Text excerpt >>
○ ○ ○ ○

= Capacitive micromachined ultrasonic transducer =

Electronics component

Capacitive micromachined ultrasonic transducers (CMUT) are a relatively new concept in the field of ultrasonic transducers. Most of the commercial ultrasonic transducers today are based on piezoelectricity. In CMUTs, the energy transduction is due to change in capacitance. CMUTs are constructed on silicon using micromachining techniques. A cavity is formed in a silicon substrate, and a thin layer suspended on the top of the cavity serves as a membrane on which a metallized layer acts an electrode, together with the silicon substrate which serves as a bottom electrode.

If an AC signal is applied across the biased electrodes, the vibrating membrane will produce ultrasonic waves in the medium of interest. In this way it works as a transmitter. On the other hand, if ultrasonic waves are applied on the membrane of a biased CMUT, it will generate alternating signal as the capacitance of the CMUT is varied. In this way, it works as a receiver of ultrasonic waves.

As CMUTs are micromachined devices, it is easier to construct 2D arrays of transducers using this technology. This means large numbers of CMUTs could be included in a transducer array providing larger bandwidth compared to other transducer technologies. To achieve a high frequency operation using CMUTs is easier due to its smaller dimensions. The frequency of operation depends on the cell size (cavity of membrane), and on the stiffness of the material used as a membrane. As it is built on silicon, the integration of electronics would be easier for the CMUTs compared to other transducer technologies. The properties to use in high frequency with large bandwidth makes it a good choice to use as a transducer in medical imaging, especially in an intravascular ultrasound (IVUS). Because of its broader bandwidth, it could be used in second-harmonic imaging. Also some experiments have been performed to use CMUTs as hydrophones.

==Fabrication methods==

===Sacrificial release surface micromachining===
Surface micromachining is the traditional way of manufacturing CMUTs. The major limitations of this method include complicated manufacturing process for constructing and sealing etch/drainage channels of the sacrificial material; the need for sacrificial-release channels reduces the available space for transducers, thereby reducing the achievable sound generation capability; limited control of layers' thickness during the manufacturing process; limited cavity thickness due to residues of fluid inside the cell cavity, which can cause stiction between the upper and lower parts of the cell, if the cell is not thick enough.

○ ○ ○ ○

Source information >>
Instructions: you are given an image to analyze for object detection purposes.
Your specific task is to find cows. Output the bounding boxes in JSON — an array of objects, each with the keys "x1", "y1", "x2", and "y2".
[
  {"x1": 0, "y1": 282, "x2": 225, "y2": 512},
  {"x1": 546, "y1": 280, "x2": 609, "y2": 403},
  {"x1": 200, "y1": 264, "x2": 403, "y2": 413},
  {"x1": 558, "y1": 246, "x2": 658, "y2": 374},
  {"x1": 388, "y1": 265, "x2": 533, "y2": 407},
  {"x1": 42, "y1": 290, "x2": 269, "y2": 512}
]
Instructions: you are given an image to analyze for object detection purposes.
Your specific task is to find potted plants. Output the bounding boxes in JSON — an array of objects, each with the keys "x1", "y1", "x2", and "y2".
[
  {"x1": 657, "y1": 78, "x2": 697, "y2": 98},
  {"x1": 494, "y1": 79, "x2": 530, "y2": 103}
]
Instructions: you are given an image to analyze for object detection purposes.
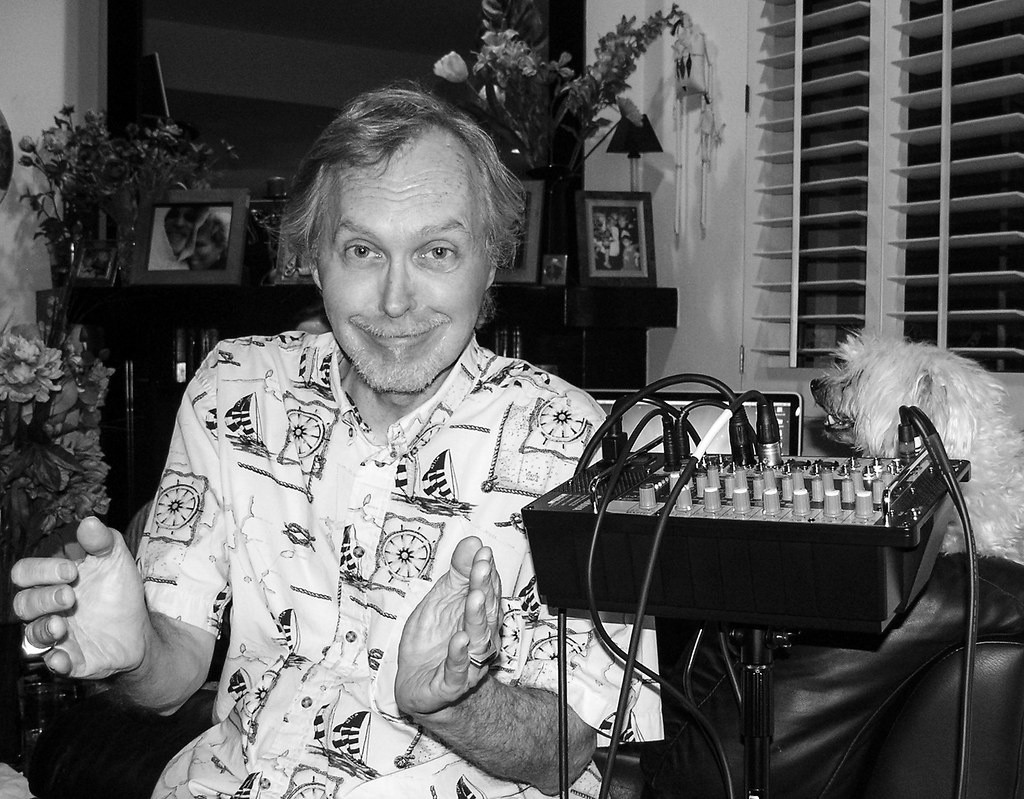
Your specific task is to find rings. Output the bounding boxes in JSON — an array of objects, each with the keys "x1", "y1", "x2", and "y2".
[
  {"x1": 465, "y1": 636, "x2": 500, "y2": 667},
  {"x1": 18, "y1": 636, "x2": 55, "y2": 656}
]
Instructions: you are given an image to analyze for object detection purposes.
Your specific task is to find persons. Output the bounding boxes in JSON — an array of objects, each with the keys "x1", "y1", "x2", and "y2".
[
  {"x1": 163, "y1": 206, "x2": 227, "y2": 269},
  {"x1": 0, "y1": 114, "x2": 53, "y2": 333},
  {"x1": 11, "y1": 86, "x2": 666, "y2": 798},
  {"x1": 594, "y1": 209, "x2": 641, "y2": 271}
]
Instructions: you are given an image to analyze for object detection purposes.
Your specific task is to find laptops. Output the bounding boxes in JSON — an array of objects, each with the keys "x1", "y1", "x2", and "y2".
[{"x1": 580, "y1": 389, "x2": 804, "y2": 459}]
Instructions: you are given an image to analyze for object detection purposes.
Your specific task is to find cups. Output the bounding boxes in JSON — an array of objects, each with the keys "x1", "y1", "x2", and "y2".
[{"x1": 16, "y1": 661, "x2": 79, "y2": 760}]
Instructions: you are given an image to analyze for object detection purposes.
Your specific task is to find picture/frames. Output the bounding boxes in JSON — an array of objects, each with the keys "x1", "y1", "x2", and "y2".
[
  {"x1": 578, "y1": 191, "x2": 656, "y2": 288},
  {"x1": 492, "y1": 173, "x2": 549, "y2": 286},
  {"x1": 71, "y1": 241, "x2": 119, "y2": 288},
  {"x1": 130, "y1": 187, "x2": 250, "y2": 284}
]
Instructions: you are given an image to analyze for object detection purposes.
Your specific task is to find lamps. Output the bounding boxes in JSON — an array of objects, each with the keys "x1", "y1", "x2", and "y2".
[{"x1": 606, "y1": 114, "x2": 664, "y2": 190}]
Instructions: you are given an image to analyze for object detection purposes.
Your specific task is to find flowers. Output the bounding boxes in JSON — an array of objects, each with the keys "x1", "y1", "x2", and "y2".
[
  {"x1": 0, "y1": 324, "x2": 114, "y2": 621},
  {"x1": 19, "y1": 104, "x2": 238, "y2": 262},
  {"x1": 434, "y1": 0, "x2": 682, "y2": 180}
]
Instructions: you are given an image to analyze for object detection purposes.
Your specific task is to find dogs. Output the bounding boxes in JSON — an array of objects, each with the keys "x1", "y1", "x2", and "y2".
[{"x1": 811, "y1": 332, "x2": 1023, "y2": 559}]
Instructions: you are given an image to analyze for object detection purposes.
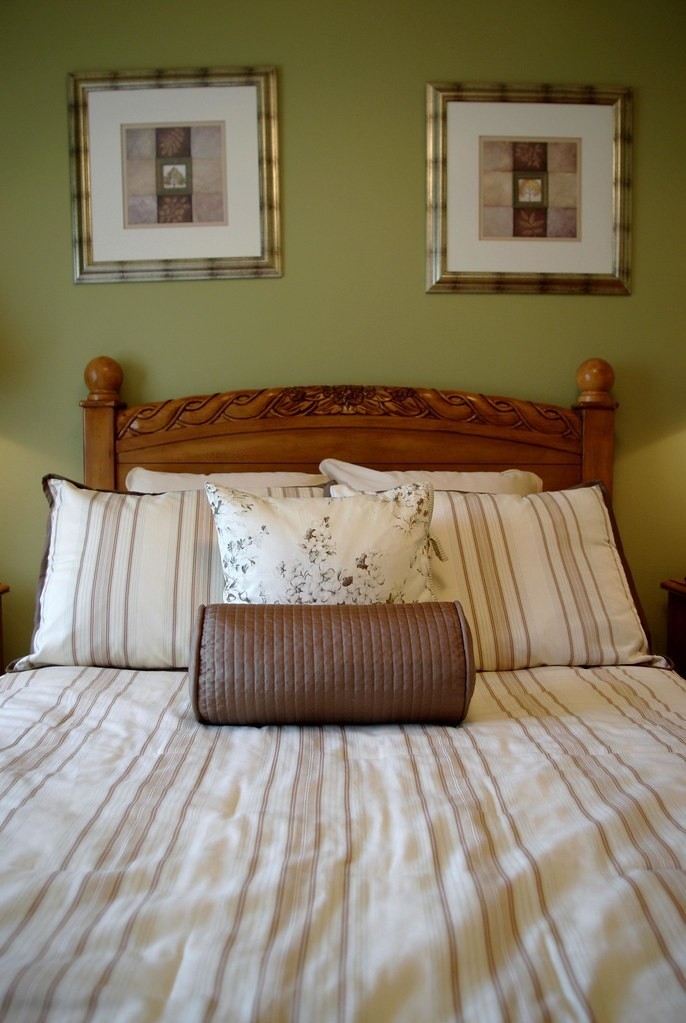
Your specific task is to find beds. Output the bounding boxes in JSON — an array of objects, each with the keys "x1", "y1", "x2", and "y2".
[{"x1": 0, "y1": 353, "x2": 684, "y2": 1023}]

○ ○ ○ ○

Actions to take >>
1 – In the article on capacitive micromachined ultrasonic transducers, what serves as the bottom electrode?
2 – From the article on capacitive micromachined ultrasonic transducers, extract the text word for word, beginning at the words "Electronics component" and stopping after "a bottom electrode.".
3 – Continue the article on capacitive micromachined ultrasonic transducers, starting after its last sentence.

Answers per task >>
1 – The silicon substrate.

2 –
Electronics component

Capacitive micromachined ultrasonic transducers (CMUT) are a relatively new concept in the field of ultrasonic transducers. Most of the commercial ultrasonic transducers today are based on piezoelectricity. In CMUTs, the energy transduction is due to change in capacitance. CMUTs are constructed on silicon using micromachining techniques. A cavity is formed in a silicon substrate, and a thin layer suspended on the top of the cavity serves as a membrane on which a metallized layer acts an electrode, together with the silicon substrate which serves as a bottom electrode.

3 –
===Wafer bonding===
Wafer bonding is the most popular method. In this method, a CMUT is built from two separate wafers, which are later bonded to achieve cells with cavities.

====Fusion-bonding====
Fusion-bonding of wafers.

Multi-user MUMPS (polyMUMPS) process. CMUTs manufactured in the multi-user MUMPS were reported to have reduced performance, such as relatively low resonating frequency.

====Anodic bonding====
In anodic bonding, wafers are sealed at high temperature and in the presence of electric field.

===Top-down process===
In this method the manufacturing is performed in reverse order, compared to the traditional way. The structural membrane is in silicon-nitride LPCVD, but the entire process is low-temperature, so it is CMOS-compatible. There are no etch-hole on the radiating surface of the device. The connection pads are on the back of the device, without using of through VIAs in the silicon, and the silicon substrate is completely removed. A custom acoustic backing is used to improve acoustic performances of the device. The process uses few masks (7–8).

===Integration with electrical circuits===
As mentioned earlier, one of the significant advantages of CMUTs over piezoelectric transducers is the ability to integrate CMUTs with electrical circuits, using existing manufacturing methods.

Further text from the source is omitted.